Generally only two EMS pads are necessary but doctors may want to treat two areas at once and it is not uncommon to have two sets of pads on different areas. The assistant should begin at a very low-frequency and gradually increase at intervals until the patient is comfortable. If the frequency is too high, patients will feel the muscle tense and tighten and can ask the assistant to turn the frequency down at any time.

Where is the EMS applied?

The physician and assistants can apply the pads to forearms, knees, elbows, calves, and hands – generally anywhere there is discomfort or a condition that can benefit from electric stimulation.  The doctor will make the proper diagnosis and trained assistants will administer the therapy based on specific instructions.

What are the side effects and who should not use EMS?

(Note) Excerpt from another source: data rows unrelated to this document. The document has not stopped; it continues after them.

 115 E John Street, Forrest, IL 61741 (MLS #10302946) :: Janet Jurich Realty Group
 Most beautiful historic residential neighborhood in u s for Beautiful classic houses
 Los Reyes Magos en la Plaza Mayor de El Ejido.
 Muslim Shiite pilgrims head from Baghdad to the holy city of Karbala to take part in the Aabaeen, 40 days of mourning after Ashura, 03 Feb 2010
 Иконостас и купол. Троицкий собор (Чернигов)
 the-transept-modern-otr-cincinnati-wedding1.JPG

According to experts at the Natural Standard and Harvard Medical School, side effects from EMS are generally very mild. Patients may experience tenderness for a day or so afterward where muscles are already sore from inflammation. Short-term redness and skin irritation may also occur. Those who use implanted medical devices and pregnant women should avoid this therapy.

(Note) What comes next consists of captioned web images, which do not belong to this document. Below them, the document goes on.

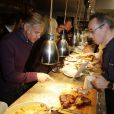 """Paul Belmondo - Présentation du livre d'Hélène Darroze, """"Les recettes de mes grands-mères"""", dans son restaurant parisien de la rue d'Assas, le 20 octobre 2014."""
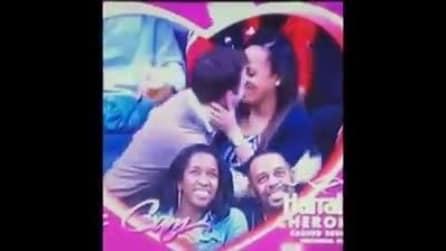 La telecamera li inquadra e loro si baciano: ma la coppia sotto ha una brutta sorpresa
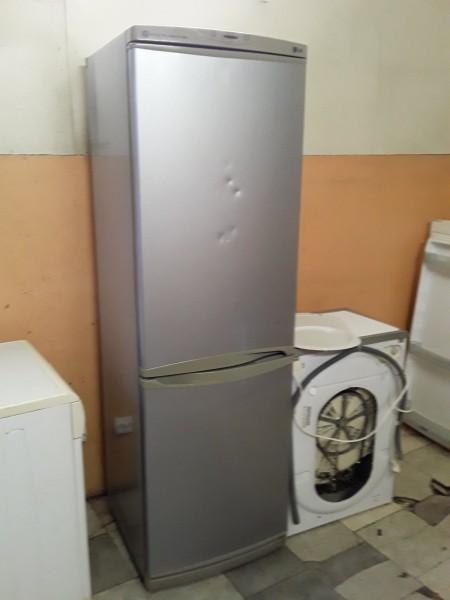 Холодильник LG 190 см Металли�...
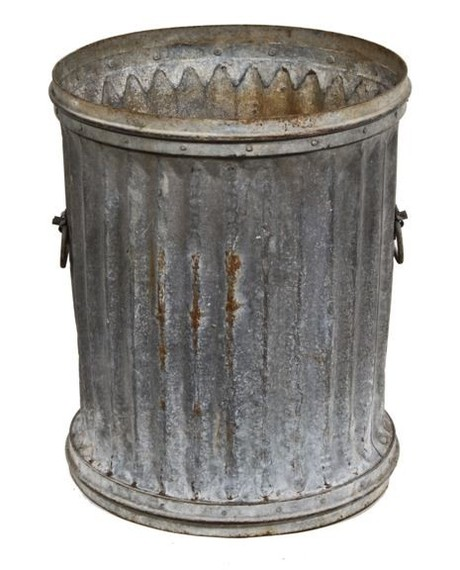2015-05-07-1430971125-9667255-trashcan.jpg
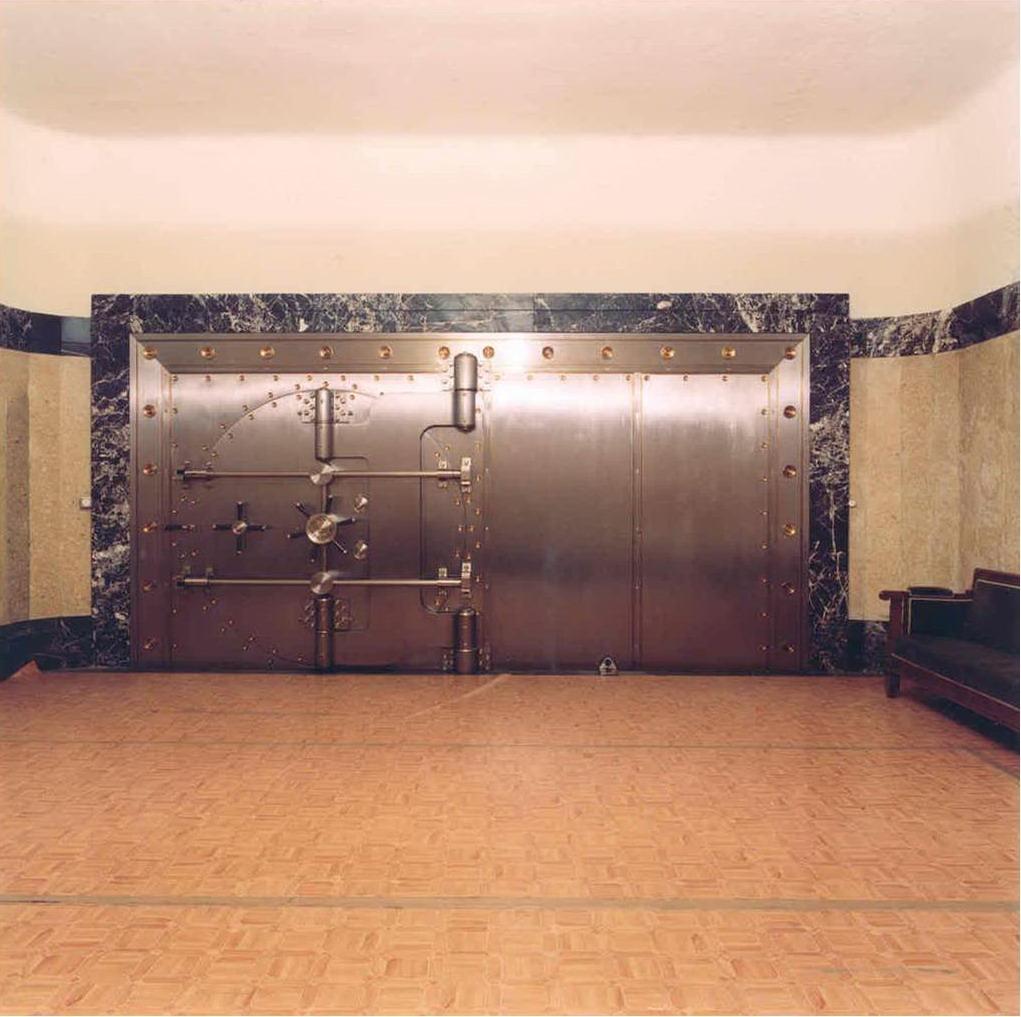 primera puerta acorazada de 16 toneladas de peso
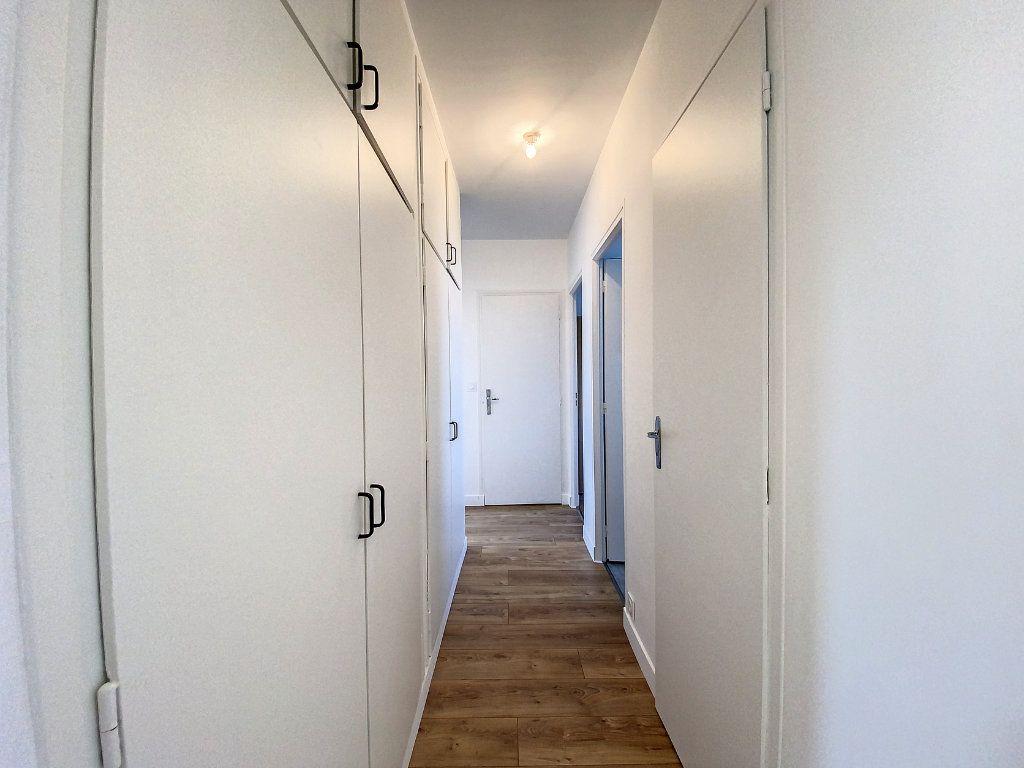 Appartement à louer 3 71.33m2 à Lorient vignette-9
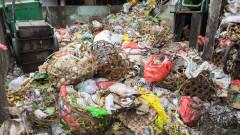 Спреният в Италия боклук бил краен продукт от третирането на пластмасата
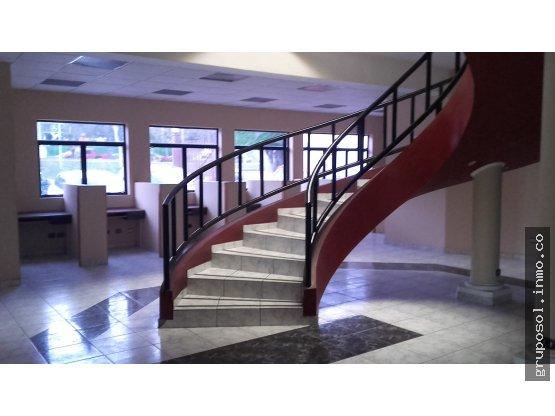Edificio Corporativo Santa Elena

Which Conditions can EMS therapy help with?

Reputable research shows EMS can help treat the following, but are not limited to:

  • carpal tunnel
  • connective and dermal tissue  repair
  • increase in the range of motion in joints caused by such problems as arthritis and injury
  • muscle atrophymuscle spasms
  • muscle tension associated with long periods of sitting, standing, or lifting heavy objects
  • post-surgical muscle regeneration
  • sciatica
  • sports injuries
  • tennis elbow
  • ulcers and chronic wounds

How long  should one use EMS?

For some doctors, EMS is a passive therapy used exclusively for acute pain and for a short period of time. For others, depending on the severity of pain, EMS is a necessary tool in extensive rehabilitation and may be used during every visit. In addition to EMS, long-term progressive therapies, such as massage therapy and specialized stretches to retrain muscle groups, have been introduced into chiropractic care routines.

Although EMS is not new in terms of muscular therapy treatments, it has been proven to effectively relieve pain over time and contribute to total body wellness. There are many patients who eventually reach a point where doing simple stretches at home and visiting a chiropractor once a month or once or twice a year is sufficient for pain-free living.